Under the 50:50 joint venture, JXTG and Mitsubishi Chemical will look at how the companies can boost competitiveness further by effectively using feedstocks for gasoline and petrochemical production in the Kashima complex, the companies said.
JXTG currently supplies naphtha via pipeline from the 197,100 b/d Kashima refinery to Mitsubishi Chemical's steam cracker in the Kashima complex. JXTG's Kashima refinery also has a 35,100 b/d condensate splitter.
As MRC informed earlier, JXTG Nippon Oil & Energy has brought on-stream its fluid catalytic cracker (FCC) unit on 19 November 2019. The unit was shut for maintenance, on September 10, 2019. Located at Mizushima, Japan, the FCC unit has a propylene capacity of 93,000 mt/year.
Propylene is a feedstock for the production of polyprolypele (PP).

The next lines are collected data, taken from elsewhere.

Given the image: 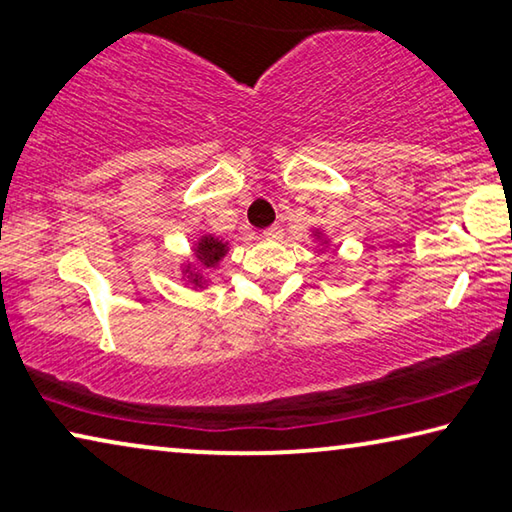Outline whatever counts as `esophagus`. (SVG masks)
Here are the masks:
<instances>
[{"mask_svg":"<svg viewBox=\"0 0 512 512\" xmlns=\"http://www.w3.org/2000/svg\"><path fill=\"white\" fill-rule=\"evenodd\" d=\"M282 235H284L282 225H271V228L264 230V237H266L268 241H280Z\"/></svg>","mask_w":512,"mask_h":512,"instance_id":"obj_1","label":"esophagus"}]
</instances>
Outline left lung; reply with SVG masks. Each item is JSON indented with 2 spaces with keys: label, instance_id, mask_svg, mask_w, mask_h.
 Masks as SVG:
<instances>
[{
  "label": "left lung",
  "instance_id": "obj_1",
  "mask_svg": "<svg viewBox=\"0 0 512 512\" xmlns=\"http://www.w3.org/2000/svg\"><path fill=\"white\" fill-rule=\"evenodd\" d=\"M314 237L320 241V244H327V239L323 237V232H320V230H314Z\"/></svg>",
  "mask_w": 512,
  "mask_h": 512
}]
</instances>
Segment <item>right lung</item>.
Returning a JSON list of instances; mask_svg holds the SVG:
<instances>
[{
  "label": "right lung",
  "mask_w": 512,
  "mask_h": 512,
  "mask_svg": "<svg viewBox=\"0 0 512 512\" xmlns=\"http://www.w3.org/2000/svg\"><path fill=\"white\" fill-rule=\"evenodd\" d=\"M225 255H228V241L214 235H203L194 244V262L183 264V280L192 284L194 289H203L207 284L205 271L219 266Z\"/></svg>",
  "instance_id": "add662e5"
}]
</instances>
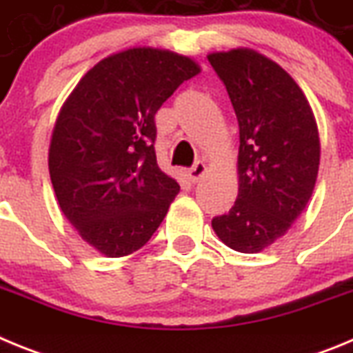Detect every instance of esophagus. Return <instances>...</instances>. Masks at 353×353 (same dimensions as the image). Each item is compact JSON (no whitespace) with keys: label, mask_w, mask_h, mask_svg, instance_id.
I'll return each mask as SVG.
<instances>
[{"label":"esophagus","mask_w":353,"mask_h":353,"mask_svg":"<svg viewBox=\"0 0 353 353\" xmlns=\"http://www.w3.org/2000/svg\"><path fill=\"white\" fill-rule=\"evenodd\" d=\"M205 173H207V164L201 161H198L194 166L191 168V170L187 171V176H189V180H191V182H198V180L203 179Z\"/></svg>","instance_id":"34e87169"}]
</instances>
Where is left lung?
Masks as SVG:
<instances>
[{
  "label": "left lung",
  "mask_w": 353,
  "mask_h": 353,
  "mask_svg": "<svg viewBox=\"0 0 353 353\" xmlns=\"http://www.w3.org/2000/svg\"><path fill=\"white\" fill-rule=\"evenodd\" d=\"M239 120V196L212 219L215 235L239 252L281 239L313 194L320 138L311 105L288 72L254 49L207 56Z\"/></svg>",
  "instance_id": "left-lung-1"
}]
</instances>
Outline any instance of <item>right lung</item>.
<instances>
[{"instance_id": "1", "label": "right lung", "mask_w": 353, "mask_h": 353, "mask_svg": "<svg viewBox=\"0 0 353 353\" xmlns=\"http://www.w3.org/2000/svg\"><path fill=\"white\" fill-rule=\"evenodd\" d=\"M201 68L168 49L132 48L90 68L56 118L49 174L81 239L108 258L132 254L180 185L157 166L155 113Z\"/></svg>"}]
</instances>
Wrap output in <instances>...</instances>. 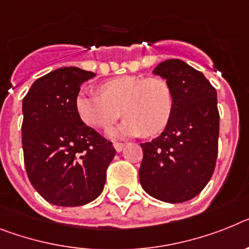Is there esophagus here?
Segmentation results:
<instances>
[{
  "mask_svg": "<svg viewBox=\"0 0 249 249\" xmlns=\"http://www.w3.org/2000/svg\"><path fill=\"white\" fill-rule=\"evenodd\" d=\"M124 147H125L124 143H119V142H115L114 143V148L116 152H121V150L124 149Z\"/></svg>",
  "mask_w": 249,
  "mask_h": 249,
  "instance_id": "1",
  "label": "esophagus"
}]
</instances>
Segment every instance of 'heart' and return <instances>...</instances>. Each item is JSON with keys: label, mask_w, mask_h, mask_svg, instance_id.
<instances>
[{"label": "heart", "mask_w": 249, "mask_h": 249, "mask_svg": "<svg viewBox=\"0 0 249 249\" xmlns=\"http://www.w3.org/2000/svg\"><path fill=\"white\" fill-rule=\"evenodd\" d=\"M99 95L81 92L76 97L79 119L95 129H108L121 114L125 119L108 131L111 138L148 137L163 131L172 118L175 96L166 79L158 77L121 76L99 87Z\"/></svg>", "instance_id": "heart-1"}]
</instances>
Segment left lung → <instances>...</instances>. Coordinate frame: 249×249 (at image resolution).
<instances>
[{"label":"left lung","mask_w":249,"mask_h":249,"mask_svg":"<svg viewBox=\"0 0 249 249\" xmlns=\"http://www.w3.org/2000/svg\"><path fill=\"white\" fill-rule=\"evenodd\" d=\"M153 73L171 86L175 108L162 134L141 144L139 179L152 197L178 204L199 195L214 172L219 139L216 89L181 59L164 60Z\"/></svg>","instance_id":"left-lung-1"}]
</instances>
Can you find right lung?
Returning a JSON list of instances; mask_svg holds the SVG:
<instances>
[{
  "label": "right lung",
  "mask_w": 249,
  "mask_h": 249,
  "mask_svg": "<svg viewBox=\"0 0 249 249\" xmlns=\"http://www.w3.org/2000/svg\"><path fill=\"white\" fill-rule=\"evenodd\" d=\"M93 72L63 67L37 78L22 100L26 173L48 202L81 206L104 190L115 157L111 142L79 119L76 97Z\"/></svg>",
  "instance_id": "right-lung-1"
}]
</instances>
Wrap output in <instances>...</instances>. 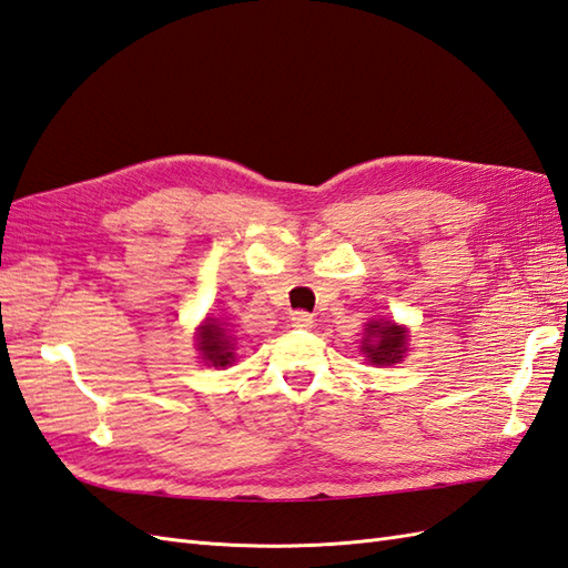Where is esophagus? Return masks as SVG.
Masks as SVG:
<instances>
[{
	"label": "esophagus",
	"instance_id": "1",
	"mask_svg": "<svg viewBox=\"0 0 568 568\" xmlns=\"http://www.w3.org/2000/svg\"><path fill=\"white\" fill-rule=\"evenodd\" d=\"M290 324H293L295 328H312L314 318L307 312H293V314H290Z\"/></svg>",
	"mask_w": 568,
	"mask_h": 568
}]
</instances>
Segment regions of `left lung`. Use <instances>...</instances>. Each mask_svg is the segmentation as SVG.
Returning <instances> with one entry per match:
<instances>
[{
    "label": "left lung",
    "instance_id": "left-lung-1",
    "mask_svg": "<svg viewBox=\"0 0 568 568\" xmlns=\"http://www.w3.org/2000/svg\"><path fill=\"white\" fill-rule=\"evenodd\" d=\"M359 353L367 357V362L379 367H390L403 359L408 353V331L394 322H369L365 328V338H362Z\"/></svg>",
    "mask_w": 568,
    "mask_h": 568
}]
</instances>
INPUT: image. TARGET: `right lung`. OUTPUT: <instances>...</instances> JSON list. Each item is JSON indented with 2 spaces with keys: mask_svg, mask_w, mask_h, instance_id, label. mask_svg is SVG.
<instances>
[{
  "mask_svg": "<svg viewBox=\"0 0 568 568\" xmlns=\"http://www.w3.org/2000/svg\"><path fill=\"white\" fill-rule=\"evenodd\" d=\"M196 347L201 351V359L209 367H227L235 362V347H232V338L227 336V328L217 324L215 318H206L196 333Z\"/></svg>",
  "mask_w": 568,
  "mask_h": 568,
  "instance_id": "add662e5",
  "label": "right lung"
}]
</instances>
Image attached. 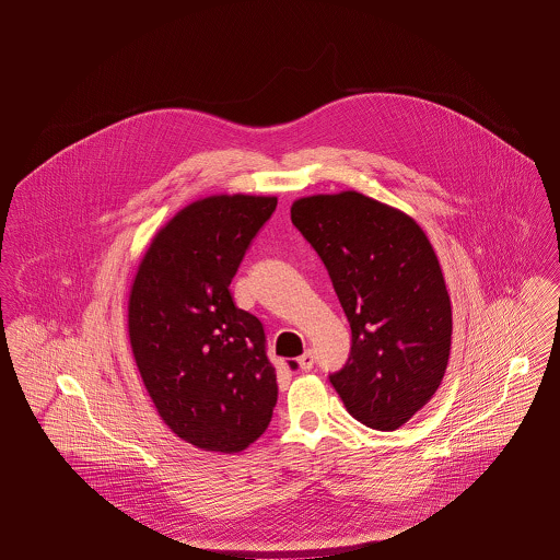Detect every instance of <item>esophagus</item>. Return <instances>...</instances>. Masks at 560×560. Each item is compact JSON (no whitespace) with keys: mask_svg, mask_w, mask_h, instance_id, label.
I'll return each instance as SVG.
<instances>
[{"mask_svg":"<svg viewBox=\"0 0 560 560\" xmlns=\"http://www.w3.org/2000/svg\"><path fill=\"white\" fill-rule=\"evenodd\" d=\"M298 363H300V370H302V372H311L313 365H315V354H313V350H306V352L298 359Z\"/></svg>","mask_w":560,"mask_h":560,"instance_id":"obj_1","label":"esophagus"}]
</instances>
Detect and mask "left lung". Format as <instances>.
Returning <instances> with one entry per match:
<instances>
[{"instance_id": "1", "label": "left lung", "mask_w": 560, "mask_h": 560, "mask_svg": "<svg viewBox=\"0 0 560 560\" xmlns=\"http://www.w3.org/2000/svg\"><path fill=\"white\" fill-rule=\"evenodd\" d=\"M292 222L352 331L347 365L329 382L354 420L397 430L432 399L450 361L452 300L430 241L413 218L357 190L302 197Z\"/></svg>"}]
</instances>
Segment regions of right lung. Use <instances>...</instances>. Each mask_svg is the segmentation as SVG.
<instances>
[{"instance_id": "right-lung-1", "label": "right lung", "mask_w": 560, "mask_h": 560, "mask_svg": "<svg viewBox=\"0 0 560 560\" xmlns=\"http://www.w3.org/2000/svg\"><path fill=\"white\" fill-rule=\"evenodd\" d=\"M275 208L277 197L199 199L161 229L133 277L128 331L138 372L161 420L203 452H243L277 405L262 323L229 290Z\"/></svg>"}]
</instances>
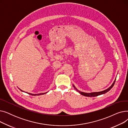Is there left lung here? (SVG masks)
I'll return each mask as SVG.
<instances>
[{"mask_svg": "<svg viewBox=\"0 0 128 128\" xmlns=\"http://www.w3.org/2000/svg\"><path fill=\"white\" fill-rule=\"evenodd\" d=\"M115 81H116V79L115 80V81L114 82L113 84H112V86L110 87V88H108V89H106V90H104V91H100V92H91V93H85V92H81V91H80L78 90V89H77V88H76V87L74 85V84H73V86L74 87V88L77 91H78L80 94H81L82 95V96H88V97H94V96H100V95L103 94H105V93H106V92L109 91L112 88V86H114V84H115Z\"/></svg>", "mask_w": 128, "mask_h": 128, "instance_id": "1", "label": "left lung"}]
</instances>
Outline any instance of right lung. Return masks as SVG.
Returning <instances> with one entry per match:
<instances>
[{
    "mask_svg": "<svg viewBox=\"0 0 128 128\" xmlns=\"http://www.w3.org/2000/svg\"><path fill=\"white\" fill-rule=\"evenodd\" d=\"M18 89H19L20 90H21V91H22V92H24V91H22V90L20 89V88H18ZM26 93H28V94H30V95H32V96H40V95H42V94H46V93L47 92H46V93H39V94H32V93H28V92H26Z\"/></svg>",
    "mask_w": 128,
    "mask_h": 128,
    "instance_id": "obj_1",
    "label": "right lung"
}]
</instances>
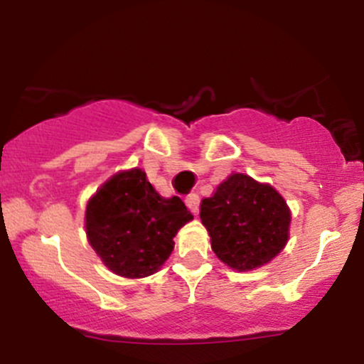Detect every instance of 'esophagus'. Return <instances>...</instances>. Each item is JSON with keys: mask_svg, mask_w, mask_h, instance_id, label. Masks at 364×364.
<instances>
[{"mask_svg": "<svg viewBox=\"0 0 364 364\" xmlns=\"http://www.w3.org/2000/svg\"><path fill=\"white\" fill-rule=\"evenodd\" d=\"M185 203L188 205V208H190V210L193 212L195 215L198 214V208H200V196H198V195H196V193H190V195L186 196Z\"/></svg>", "mask_w": 364, "mask_h": 364, "instance_id": "obj_1", "label": "esophagus"}]
</instances>
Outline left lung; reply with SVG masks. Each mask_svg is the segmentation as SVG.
I'll return each instance as SVG.
<instances>
[{
    "label": "left lung",
    "mask_w": 364,
    "mask_h": 364,
    "mask_svg": "<svg viewBox=\"0 0 364 364\" xmlns=\"http://www.w3.org/2000/svg\"><path fill=\"white\" fill-rule=\"evenodd\" d=\"M200 219L217 258L240 272L269 263L289 237L291 212L282 196L246 174H231L203 198Z\"/></svg>",
    "instance_id": "obj_1"
}]
</instances>
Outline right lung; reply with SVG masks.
<instances>
[{
  "mask_svg": "<svg viewBox=\"0 0 364 364\" xmlns=\"http://www.w3.org/2000/svg\"><path fill=\"white\" fill-rule=\"evenodd\" d=\"M191 219L181 198H164L144 171L132 169L114 174L89 200L85 228L107 269L140 279L168 260L173 237Z\"/></svg>",
  "mask_w": 364,
  "mask_h": 364,
  "instance_id": "right-lung-1",
  "label": "right lung"
}]
</instances>
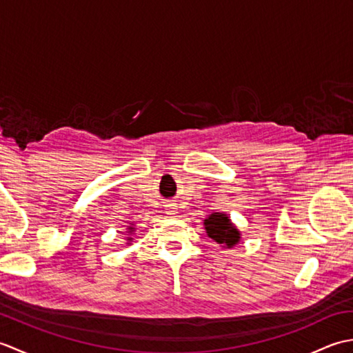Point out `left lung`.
I'll return each mask as SVG.
<instances>
[{
  "label": "left lung",
  "instance_id": "8db88e82",
  "mask_svg": "<svg viewBox=\"0 0 353 353\" xmlns=\"http://www.w3.org/2000/svg\"><path fill=\"white\" fill-rule=\"evenodd\" d=\"M205 229L209 238H212L215 243L224 244L228 249L238 244L239 238H241L239 230L232 224L229 216L223 212H212L208 215L205 220Z\"/></svg>",
  "mask_w": 353,
  "mask_h": 353
}]
</instances>
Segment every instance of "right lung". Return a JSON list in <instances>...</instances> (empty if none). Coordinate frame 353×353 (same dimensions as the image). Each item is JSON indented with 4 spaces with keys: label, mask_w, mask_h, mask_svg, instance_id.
<instances>
[{
    "label": "right lung",
    "mask_w": 353,
    "mask_h": 353,
    "mask_svg": "<svg viewBox=\"0 0 353 353\" xmlns=\"http://www.w3.org/2000/svg\"><path fill=\"white\" fill-rule=\"evenodd\" d=\"M127 229H129V234H133V230H134V228H133V226H129ZM127 239H129V241H132V238H130V236L127 238Z\"/></svg>",
    "instance_id": "add662e5"
}]
</instances>
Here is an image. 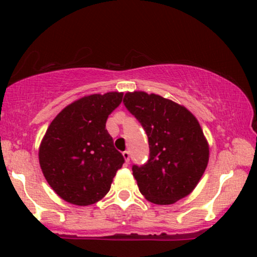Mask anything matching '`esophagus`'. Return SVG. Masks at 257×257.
Returning a JSON list of instances; mask_svg holds the SVG:
<instances>
[{
	"mask_svg": "<svg viewBox=\"0 0 257 257\" xmlns=\"http://www.w3.org/2000/svg\"><path fill=\"white\" fill-rule=\"evenodd\" d=\"M122 155H123V158H124V161H125V164L128 165L129 164V160H131V154H129V152L128 151H125V152H123L122 153Z\"/></svg>",
	"mask_w": 257,
	"mask_h": 257,
	"instance_id": "obj_1",
	"label": "esophagus"
}]
</instances>
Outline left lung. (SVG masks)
<instances>
[{
	"instance_id": "left-lung-1",
	"label": "left lung",
	"mask_w": 257,
	"mask_h": 257,
	"mask_svg": "<svg viewBox=\"0 0 257 257\" xmlns=\"http://www.w3.org/2000/svg\"><path fill=\"white\" fill-rule=\"evenodd\" d=\"M123 103L148 136L147 164L133 166L140 192L158 205L188 196L209 162V144L198 119L184 105L145 91L126 92Z\"/></svg>"
}]
</instances>
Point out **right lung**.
I'll list each match as a JSON object with an SVG mask.
<instances>
[{
	"instance_id": "1",
	"label": "right lung",
	"mask_w": 257,
	"mask_h": 257,
	"mask_svg": "<svg viewBox=\"0 0 257 257\" xmlns=\"http://www.w3.org/2000/svg\"><path fill=\"white\" fill-rule=\"evenodd\" d=\"M123 92L84 96L64 108L51 122L39 148L47 183L61 199L87 206L109 192L124 159L105 129L108 116Z\"/></svg>"
}]
</instances>
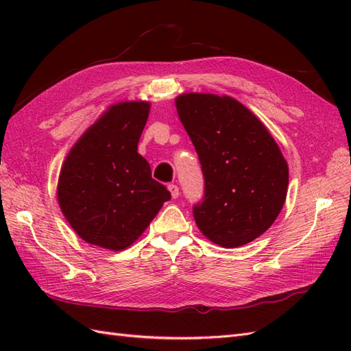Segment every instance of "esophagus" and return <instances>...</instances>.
<instances>
[{"label":"esophagus","instance_id":"esophagus-1","mask_svg":"<svg viewBox=\"0 0 351 351\" xmlns=\"http://www.w3.org/2000/svg\"><path fill=\"white\" fill-rule=\"evenodd\" d=\"M168 190H169V193H171L173 199H177V197H178V195H180V189H178V186H177V184H168Z\"/></svg>","mask_w":351,"mask_h":351}]
</instances>
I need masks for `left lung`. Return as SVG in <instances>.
<instances>
[{
  "label": "left lung",
  "instance_id": "8db88e82",
  "mask_svg": "<svg viewBox=\"0 0 351 351\" xmlns=\"http://www.w3.org/2000/svg\"><path fill=\"white\" fill-rule=\"evenodd\" d=\"M176 105L204 174V197L193 205L199 230L226 249L258 239L287 196L289 167L278 145L230 97L184 93Z\"/></svg>",
  "mask_w": 351,
  "mask_h": 351
}]
</instances>
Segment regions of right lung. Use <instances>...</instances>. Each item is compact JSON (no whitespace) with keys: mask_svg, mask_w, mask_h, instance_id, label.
Returning <instances> with one entry per match:
<instances>
[{"mask_svg":"<svg viewBox=\"0 0 351 351\" xmlns=\"http://www.w3.org/2000/svg\"><path fill=\"white\" fill-rule=\"evenodd\" d=\"M147 115V102L112 105L73 146L61 168L60 208L73 230L95 246L129 247L171 199L137 154Z\"/></svg>","mask_w":351,"mask_h":351,"instance_id":"obj_1","label":"right lung"}]
</instances>
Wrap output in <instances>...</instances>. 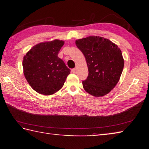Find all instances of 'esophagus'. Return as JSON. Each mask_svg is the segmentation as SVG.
I'll return each instance as SVG.
<instances>
[{
    "mask_svg": "<svg viewBox=\"0 0 149 149\" xmlns=\"http://www.w3.org/2000/svg\"><path fill=\"white\" fill-rule=\"evenodd\" d=\"M77 68H74V69H72V72L73 73H74V74H75V73L77 72Z\"/></svg>",
    "mask_w": 149,
    "mask_h": 149,
    "instance_id": "1",
    "label": "esophagus"
}]
</instances>
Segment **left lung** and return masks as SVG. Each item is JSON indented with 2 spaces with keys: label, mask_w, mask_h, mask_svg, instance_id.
<instances>
[{
  "label": "left lung",
  "mask_w": 149,
  "mask_h": 149,
  "mask_svg": "<svg viewBox=\"0 0 149 149\" xmlns=\"http://www.w3.org/2000/svg\"><path fill=\"white\" fill-rule=\"evenodd\" d=\"M75 44L88 68V76L82 81L84 89L95 97L108 94L117 85L124 69L121 50L108 39L97 36L80 39Z\"/></svg>",
  "instance_id": "obj_1"
}]
</instances>
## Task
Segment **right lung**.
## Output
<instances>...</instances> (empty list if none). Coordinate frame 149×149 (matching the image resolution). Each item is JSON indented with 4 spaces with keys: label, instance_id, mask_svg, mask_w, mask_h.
<instances>
[{
    "label": "right lung",
    "instance_id": "1",
    "mask_svg": "<svg viewBox=\"0 0 149 149\" xmlns=\"http://www.w3.org/2000/svg\"><path fill=\"white\" fill-rule=\"evenodd\" d=\"M64 42L58 40L35 45L23 58L24 76L39 94L51 95L64 85L70 70L58 56Z\"/></svg>",
    "mask_w": 149,
    "mask_h": 149
}]
</instances>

According to MRC's ScanPlast report, the estimated PP consumption in the Russian market in January-October 2019 totalled 1,066,520 tonnes, up by 7% year on year. Supply of block copolymers of propylene (PP block copolymer) and homopolymer of propylene (homopolymer PP) increased, demand for statistical copolymers (PP random copolymer) decreased.
JXTG Holdings was formed as a result of a merger between JX Holdings and TonenGeneral in April 2017. This followed the establishment of JX Holdings as a result of the merger between Nippon Oil and Nippon Mining Holdings in April 2010.